Gene ontology analysis of these H2A.Z.2 enriched enhancers using the Genomic Regions Enrichment of Annotations (GREAT) tool (McLean et al. 2010) revealed a number of relevant terms, including chemotaxis and migration, cranial skeleton morphogenesis, as well as several human phenotypes associated with malformations present in FHS (i.e. tooth number, nose morphology, ear malformation, and distal/middle symphalangism of the fifth finger). No such enrichments were detected at H2A.Z.1-enriched enhancers (Figure S5GH). Notably, distinct sequence motifs were overrepresented at H2A.Z.2 biased enhancers relative to H2A.Z.1 bound enhancers, with the former being characterized by AT-richness and the latter by the GC-richness (Figure 5GH) (Bailey et al. 2009). This finding is intriguing, because the major domain lost from SRCAP upon FHS mutation are three AT hooks, which not only endow SRCAP with nuclear localization signals, but also have autonomous ability to bind chromatin (Figure 2E).

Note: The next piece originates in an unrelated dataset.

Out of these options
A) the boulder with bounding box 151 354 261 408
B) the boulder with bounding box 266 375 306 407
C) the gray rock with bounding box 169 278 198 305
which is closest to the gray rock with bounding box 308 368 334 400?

FHS mutation leads to decreased H2A.Z.2 incorporation selectively at AT-rich enhancers

To test the consequences of FHS mutation on H2A.Z.2 incorporation in CNCCs, we used one of the previously targeted V5-tagged H2A.Z.2 hESC lines and performed further editing to introduce a FLAG-HA tag either along with the FHS 2444* mutation or at the endogenous C-terminus of SRCAP (Figure S5IJ). We differentiated these matched WT SRCAP/V5 H2A.Z.2 and FHS SRCAP/V5 H2A.Z.2 lines to CNCCs in quadruplicate and carried out ChIP-seq with the V5 antibody to map H2A.Z.2 enrichment. We found that the regulatory elements that showed diminished H2A.Z.2 incorporation in the FHS cells corresponded to the highly AT-rich distal regions, which were generally non-overlapping with TSS (Figure 5H, S5K). This selective loss of H2A.Z.2 incorporation at AT-rich enhancer regions suggests the importance of the SRCAP AT-hooks in directing the specificity of H2A.Z genomic incorporation.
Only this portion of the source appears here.